How can you model data with a linear function? You must provide a real-world example and show how to model the problem using a linear function. Be sure to explain how you know it is a function.

This is a discussion question I need help on, can somebody please help me understand how and where to begin? Thanks

I just paid $11.04 for 12 litres of gas, while last week I paid $$59.80 for 65 litres of gas at the same price.

If L is the number of litres, and C is the cost in dollars per L, find the equation for the cost in terms of L

So you have 2 points of the form (L,C) and they are (12, 11.04) and (65, 59.80)

step 1:
find the slope :
slope = (59.8-11.04)/(65-12) = .92

since we know that for 0 L of gas , I would pay $0.00, the relations is a direct variation and it is
C = .92L

Remember a linear function is graphed by a straight line.
Pick different values of L, then find C
Plot those points, showing a straight line

Okay, thank you Reiny!:)

Wait... isn't a function supposed to go like: y = f(x) or something? Where does that come in to play here?

Do you like

C(L) = .92L better?

so the horizontal axis will be labeled L
and the vertical axis as C(L)

To model data with a linear function, you need to understand what a linear function represents and how it can be applied to real-world scenarios.

A linear function is a mathematical relationship between two variables, where the output (dependent variable) varies linearly with respect to the input (independent variable). In other words, when you plot the data points on a graph, they will form a straight line.

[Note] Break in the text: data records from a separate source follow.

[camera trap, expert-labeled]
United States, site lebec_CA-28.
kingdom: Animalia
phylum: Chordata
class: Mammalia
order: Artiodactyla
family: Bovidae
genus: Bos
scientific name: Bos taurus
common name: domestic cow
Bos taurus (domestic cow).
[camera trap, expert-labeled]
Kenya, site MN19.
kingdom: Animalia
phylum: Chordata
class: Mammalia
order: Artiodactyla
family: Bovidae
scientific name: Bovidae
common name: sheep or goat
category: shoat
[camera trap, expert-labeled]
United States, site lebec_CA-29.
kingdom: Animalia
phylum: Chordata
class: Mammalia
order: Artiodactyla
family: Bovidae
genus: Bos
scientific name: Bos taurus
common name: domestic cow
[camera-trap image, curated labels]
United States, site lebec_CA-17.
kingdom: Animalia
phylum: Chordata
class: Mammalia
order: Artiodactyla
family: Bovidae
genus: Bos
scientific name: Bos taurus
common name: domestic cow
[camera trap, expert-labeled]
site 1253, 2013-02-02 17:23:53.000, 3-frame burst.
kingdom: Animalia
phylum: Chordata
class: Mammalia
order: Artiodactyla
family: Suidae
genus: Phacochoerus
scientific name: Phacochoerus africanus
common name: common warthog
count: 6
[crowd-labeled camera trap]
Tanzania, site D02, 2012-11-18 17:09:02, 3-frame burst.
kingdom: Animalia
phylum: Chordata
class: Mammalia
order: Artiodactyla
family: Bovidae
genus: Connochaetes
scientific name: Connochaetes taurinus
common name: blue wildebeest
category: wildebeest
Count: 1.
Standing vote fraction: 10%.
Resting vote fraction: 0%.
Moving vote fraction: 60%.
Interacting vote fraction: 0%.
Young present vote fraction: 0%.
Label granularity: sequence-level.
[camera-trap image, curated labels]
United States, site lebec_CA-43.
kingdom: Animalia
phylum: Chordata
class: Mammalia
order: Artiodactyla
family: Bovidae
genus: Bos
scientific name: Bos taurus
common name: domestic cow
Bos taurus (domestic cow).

Let's consider a real-world example to illustrate this. Suppose you want to model the relationship between the number of hours a person studies and their test score. You gather data from several students and record the number of hours they studied and their corresponding test scores.

Here's a step-by-step process to model this problem using a linear function:

1. Collect your data: Record the number of hours studied by each student along with their respective test scores.

2. Plot the data: Create a scatter plot with the number of hours studied on the x-axis and the test scores on the y-axis. Each data point will represent a student's study time and test score.

3. Visual inspection: Look at the scatter plot and check if the data pattern appears to be linear. If the data points seem to generally align in a straight line, it suggests a linear relationship between the variables.

4. Calculate the line of best fit: Determine the line that best represents the relationship between the variables. This line is called the "line of best fit" or the "regression line." There are various methods to calculate this line, such as the least squares method or regression analysis.

5. Equation of the line: Once you have the line of best fit, you can express it as a linear function. The equation of a linear function is typically written as y = mx + b, where y represents the dependent variable (test score), x represents the independent variable (hours studied), m represents the slope of the line, and b represents the y-intercept.

6. Interpret the coefficients: In our example, the slope (m) of the line represents the average change in test score for each additional hour of study. The y-intercept (b) is the predicted test score when the number of hours studied is zero.

By following these steps, you can use a linear function to model the relationship between the number of hours studied and test scores. Remember that the line of best fit is an approximation based on the available data, and there may be some variation or outliers in the actual relationship.